One thing has become abundantly clear about Israeli policy when it comes to land: first it acts, only later giving its legal stamp of approval. This is essentially how the state was first established and built itself up, and is the story of how all settlements are born to this day in the West Bank and East Jerusalem.
Make your presence known on a piece of land for long enough, get a trailer, set up a makeshift synagogue, wait until the state provides electricity and water and it is only a matter of time before it is recognized, de facto or officially. The chances that a court will order that an outpost-turned-settlement be removed are very slim (and even slimmer that the state will enforce such a legal decision), as is evident from the half-a-million settlers who live in the West Bank and East Jerusalem today, and the 100 or so outposts that are considered illegal even under Israeli law.
Does it really matter, therefore, what the courts, the attorney general or the High Court of Justice have to say about it, one way or another. For on the one hand, they are committed to the ethics of law, but on the other hand, are bodies that serve a state which prioritizes Jewish rights in every aspect of life.
Israel’s High Court recently asked Attorney General Yehuda Weinstein to explain his stance on the state’s confiscation of Palestinian land in East Jerusalem. His answer was that it is a-okay. The 1950 Absentee Property Law was designed to give the state the legal tools to confiscate Palestinian refugees’ property. The refugees, from the 1948 war, were literally “absent” from their homes at the time – a very fitting criteria considering it was a time of war, during which people fled and were forced out.
The way Israel uses the law is kind of like stealing someone’s seat if they get up for a second to go to the bathroom. The state takes advantage of a vulnerable moment in time to claim something as their own – forever. It’s not that Israel has any more of a legal right to that seat, it just seized the opportunity and then decided to build a legal framework to justify it. Israel’s obvious political ambitions in East Jerusalem make the legal aspect of such confiscation totally arbitrary in nature. Does it matter whether or not it is deemed legal or not? The fact is Israel is taking over more and more Palestinian land, for use by Jews.

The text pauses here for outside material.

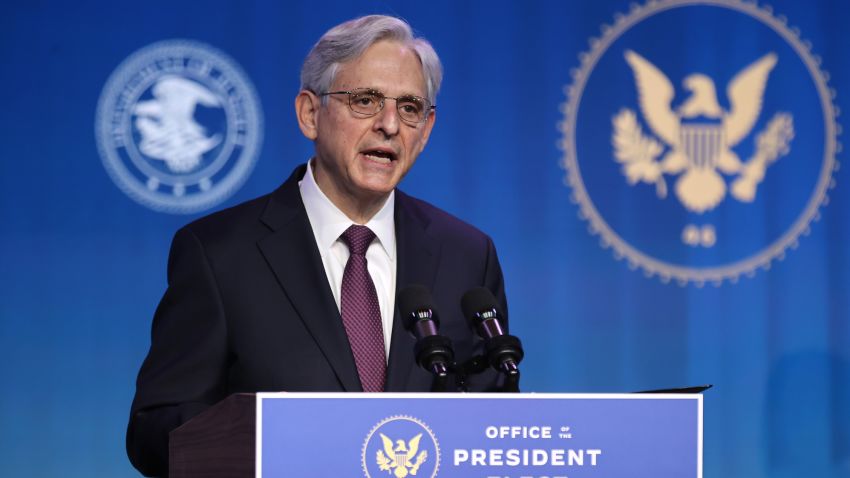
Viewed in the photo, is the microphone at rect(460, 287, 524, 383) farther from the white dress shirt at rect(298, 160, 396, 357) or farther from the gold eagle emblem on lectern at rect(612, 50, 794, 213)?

This is why two former attorneys general ruled that the law specifically cannot be applied in East Jerusalem. In the eastern half of the city, which was a contiguous part of the West Bank until 1967, the lines between modern day Greater Jerusalem and the West Bank are arbitrary. Many Palestinians who were living in the West Bank and owned property in East Jerusalem could not be present to maintain their ownership. (For details on the history of this law and its application, read Ir Amim’s comprehensive report).
But despite these legal opinions, given in 1968 and in 2005, and the 1970 amendment to the law limiting its application in East Jerusalem, the legal confiscation goes on. A large portion of today’s Jewish settlement in Sheikh Jarrah, Silwan and the Muslim Quarter of the Old City was made possible over the last 30 years through the Absentee Property Law.

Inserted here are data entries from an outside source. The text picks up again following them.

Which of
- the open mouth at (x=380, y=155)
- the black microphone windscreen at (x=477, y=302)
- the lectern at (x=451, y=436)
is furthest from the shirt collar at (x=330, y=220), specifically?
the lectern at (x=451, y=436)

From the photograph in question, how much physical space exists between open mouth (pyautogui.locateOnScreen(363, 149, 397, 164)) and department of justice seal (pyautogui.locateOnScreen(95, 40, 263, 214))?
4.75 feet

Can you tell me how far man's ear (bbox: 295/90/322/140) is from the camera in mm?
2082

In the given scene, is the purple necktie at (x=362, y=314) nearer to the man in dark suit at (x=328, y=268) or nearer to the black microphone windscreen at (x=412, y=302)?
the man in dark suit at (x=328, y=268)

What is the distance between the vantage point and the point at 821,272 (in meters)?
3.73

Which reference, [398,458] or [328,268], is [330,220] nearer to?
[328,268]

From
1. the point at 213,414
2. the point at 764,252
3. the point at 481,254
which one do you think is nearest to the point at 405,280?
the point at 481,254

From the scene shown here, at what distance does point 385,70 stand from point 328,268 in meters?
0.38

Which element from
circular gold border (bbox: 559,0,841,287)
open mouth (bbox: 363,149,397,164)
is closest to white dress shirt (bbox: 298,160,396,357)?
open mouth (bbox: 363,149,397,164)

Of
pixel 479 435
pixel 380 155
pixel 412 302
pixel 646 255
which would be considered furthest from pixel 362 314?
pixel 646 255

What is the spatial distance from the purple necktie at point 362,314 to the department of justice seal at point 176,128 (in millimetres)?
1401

So, as far as I’m concerned, the attorney general’s kosher certification of the continued confiscation of Palestinian land in East Jerusalem is just a formality Israel needs in order to continue acting as it wishes. The policy is just as arbitrary as was Israel’s decision to annex 70 square kilometers of the West Bank into Jerusalem two weeks after the Six-Day War in 1967, a decision that no other state in the world recognizes as legal to this day.
Today, Palestinians mark the consequences of the Six-Day War, in which Israel occupied the West Bank and East Jerusalem. By erasing any trace of the pre-1967 borders through such legal theater surrounding the confiscation of Palestinian land, Israel’s government is pushing Palestinians to focus their national struggle on one year: 1948 — the Nakba. This focus has brought about a shift toward liberating all of mandatory Palestine, instead of only those territories occupied 46 years ago today.